Prisoner of Midnight (2019) is the eighth novel in Barbara Hambly’s JAMES ASHER series, which began in 1988 with Those Who Hunt the Night. It has been nominated for the Locus Award for Best Horror Novel. I had never tried this series before, but having enjoyed her (non-paranormal) BENJAMIN JANUARY mystery series, I decided to give Prisoner of Midnight a shot.
(And now that I’ve read it, I can say that there are some common themes. Both series feature a fiercely intelligent male/female pair solving crimes, and explore prejudice as both a cause of violence and an impediment to the investigation.)
Hambly weaves enough backstory into the narrative that a new reader can catch up, and it’s smoothly integrated, so longtime fans of the series won’t have to skim long infodumps. Here’s the most important stuff: James Asher is human; he’s worn a lot of hats in his life but is currently a British spy during WWI. His wife, Lydia, is also human, and a doctor. They’ve been separated by the war for some time. They used to be close to a centuries-old vampire, Don Simon Ysidro, but there’s been a falling-out.
As Prisoner of Midnight begins, James receives a letter from Lydia. Don Simon has contacted her in a dream, telling her that he is being held prisoner, in intense pain, on the ocean liner City of Gold. Lydia can’t let that happen, so she decides to go on the voyage too, even though that means prolonging her and James’s separation.
Traveling as the guest of her horrible Aunt Louise allows Lydia to stay in one of the ship’s four ultra-luxury suites. She quickly deduces that Don Simon is being held in one of the other three, so she spends a lot of time with this elite group of guests. They’re awful: mind-bogglingly racist and classist. (Even the mostly sympathetic Lydia has a jarring moment of Jewish stereotyping in her internal monologue, though later she helps the man she was stereotyping.) She is supported in her investigation by James, who does some poking around of his own and sends her information by wireless.
The situation becomes more complicated when Third Class passengers start dying — and their injuries look like vampire marks. Lydia finds a volatile brew of ethnic and religious tensions in the lower decks too; there’s a variety of migrant groups who distrust each other for all kinds of reasons.
At times, the pace seems to flag, and I think this is mostly an effect of the constrictions of the ship. There are long stretches of time when Lydia can do little but wait (and hang around with horrible people). However, there are also lots of good red herrings, and the constant threat of torpedo attack. And there are flashes of truly haunting writing. Most of them have to do with the war, but there’s also a really great one late in the book about Don Simon’s isolated state.

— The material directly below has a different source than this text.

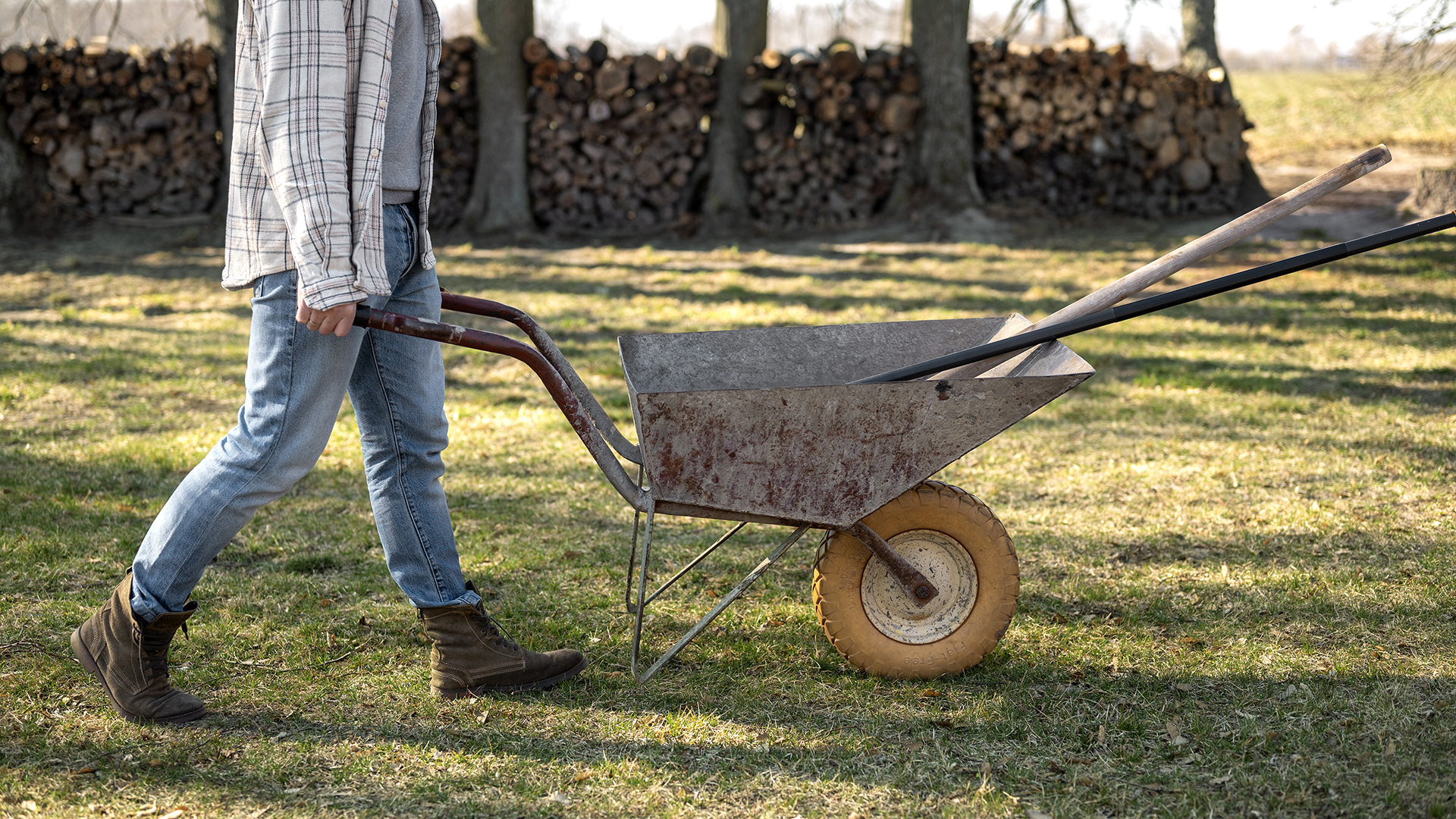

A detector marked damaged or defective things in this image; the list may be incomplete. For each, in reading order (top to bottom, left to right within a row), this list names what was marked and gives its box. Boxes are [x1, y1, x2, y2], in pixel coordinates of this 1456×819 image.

Prisoner of Midnight resolves the immediate plot, but leaves some big threads hanging for the next book. Readers who’ve been following James and Lydia all along will probably get the most out of it, but you’ll probably also find it enjoyable if you like the BENJAMIN JANUARY series (especially Dead Water, which was also set on shipboard) or if you like your vampire novels with a heavy dose of mystery.